Department of Neuroscience, University of Rochester Medical Center, Rochester, NY, 14642, USA.
Del Monte Institute for Neuroscience, University of Rochester Medical Center, Rochester, NY, 14642, USA.
Nat Commun. 2020 Nov 20;11(1):5916. doi: 10.1038/s41467-020-19630-y.
Everyone experiences common events differently. This leads to personal memories that presumably provide neural signatures of individual identity when events are reimagined. We present initial evidence that these signatures can be read from brain activity. To do this, we progress beyond previous work that has deployed generic group-level computational semantic models to distinguish between neural representations of different events, but not revealed interpersonal differences in event representations. We scanned 26 participants' brain activity using functional Magnetic Resonance Imaging as they vividly imagined themselves personally experiencing 20 common scenarios (e.g., dancing, shopping, wedding).

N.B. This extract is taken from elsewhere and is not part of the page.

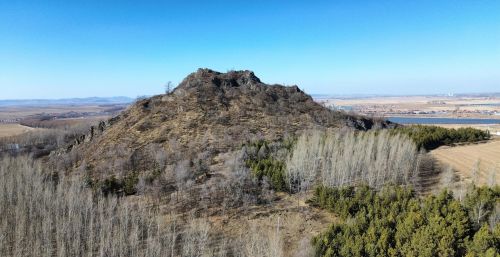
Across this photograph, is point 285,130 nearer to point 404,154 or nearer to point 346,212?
point 404,154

Rather than adopting a one-size-fits-all approach to generically model scenarios, we constructed personal models from participants' verbal descriptions and self-ratings of sensory/motor/cognitive/spatiotemporal and emotional characteristics of the imagined experiences. We demonstrate that participants' neural representations are better predicted by their own models than other peoples'. This showcases how neuroimaging and personalized models can quantify individual-differences in imagined experiences.
每个人对常见事件的体验都不同。这导致了个人记忆,当事件被重新想象时,这些记忆可能为个体身份提供神经特征。我们提出了初步的证据,表明这些特征可以从大脑活动中读取。为此,我们超越了以前的工作,以前的工作已经部署了通用的群体水平计算语义模型来区分不同事件的神经表示,但没有揭示出事件表示中的人际差异。我们使用功能磁共振成像对 26 名参与者的大脑活动进行了扫描,当他们生动地想象自己亲身经历 20 种常见场景(例如跳舞、购物、婚礼)时。我们没有采用一刀切的方法来对场景进行泛化建模,而是根据参与者对想象体验的感觉/运动/认知/时空和情绪特征的口头描述和自我评分,构建了个人模型。我们证明,参与者的神经表示可以通过他们自己的模型更好地预测,而不是其他人的模型。这展示了神经影像学和个性化模型如何量化想象体验中的个体差异。